Mr. Cioffi calmed him: “We are not 19 year olds in Iraq,” he said in an e-mail message that was part of the indictment. But his own worries were growing. After a bad March, he told a colleague, “I’m sick to my stomach over our performance in March.”
The indictment claims that the two men hid their concerns from investors, lenders and even Bear’s own brokers. “We have an awesome opportunity,” Mr. Cioffi said to a Bear Stearns broker. Mr. Tannin congratulated himself: “Believe it or not I’ve been able to convince people to add more money,” he said to a colleague.
In late March, the indictment claims that the funds’ decline prompted Mr. Cioffi to transfer $2 million out of the $6 million he had in the Enhanced Fund and put it in a less risky fund that was showing better performance.

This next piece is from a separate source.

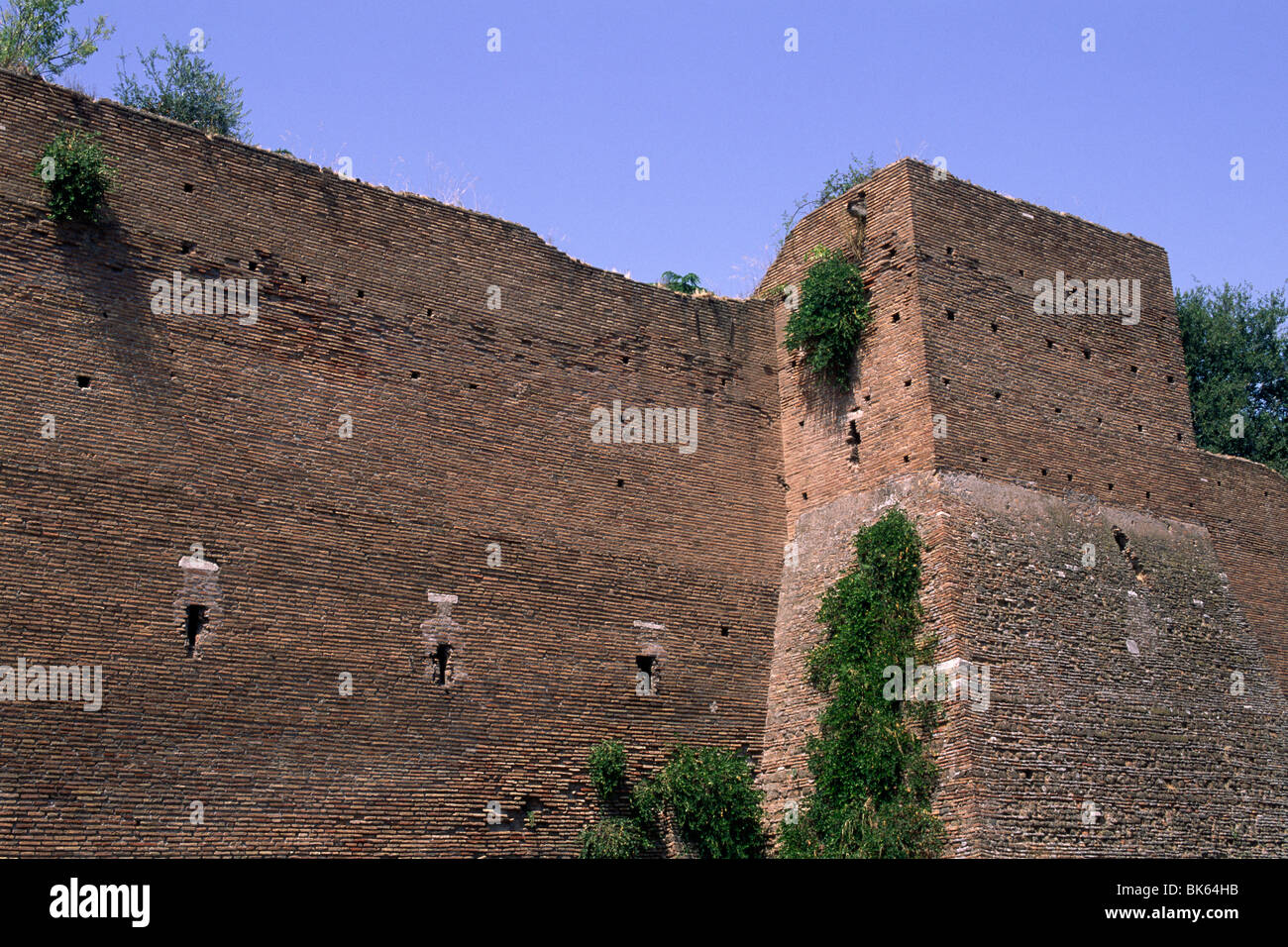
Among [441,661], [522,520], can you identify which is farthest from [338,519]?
[522,520]

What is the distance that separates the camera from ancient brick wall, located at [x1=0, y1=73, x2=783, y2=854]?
988 cm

Prosecutors claim that the move — which he never disclosed to outside investors who themselves were desperate to exit — was proof that he was putting his interests ahead of clients.
Bear Stearns and Mr. Cioffi’s lawyers say that there was no such motive and that Mr. Cioffi’s investment was done in support of the other fund in which he was not previously invested and that he managed.
In late April, investors were becoming concerned. One investor tried to pull $57 million. Mr. Cioffi, in a bid to keep the investor in the fund, said that he himself had $8 million invested. The indictment says that was a lie.
A few days later, Mr. Tannin, who was known within the group as a worrier, sent an e-mail message to Mr. Cioffi in which he suggested closing down the funds after a report showed that the securities they were holding were rapidly losing value. “If the report was true, the entire subprime market was toast,” he wrote to Mr. Cioffi. The subprime market looked “pretty dam ugly,” he wrote from his home, early Sunday morning.
It was a radical proposition from one of the funds’ managers, and Mr. Tannin took the precaution of not using Bear’s e-mail system, prosecutors said. He sent the note to the e-mail account of Mr. Cioffi’s wife.
A few days later, on an April 25 conference call, Mr. Cioffi and Mr. Tannin presented a sanguine face to investors, arguing that the funds were in good shape.
The two managers did all they could to right their sinking funds, even going so far as to pitch to their group’s pricing team that the securities should receive higher values, thus mitigating the funds’ decline, according to the indictment. Their request was rejected.
In June, as the market continued its descent, Mr. Cioffi told investors that they could not withdraw funds. Despite a last-ditch effort by Bear Stearns to bail the funds out by offering a $3.2 billion loan, clients in both funds lost 100 percent of their investments.
Just before the funds’ collapse, Mr. Cioffi, who just a year earlier was making an eight-figure salary, gave voice to his fears. “I’ve effectively washed a 30-year career down the drain,” he said.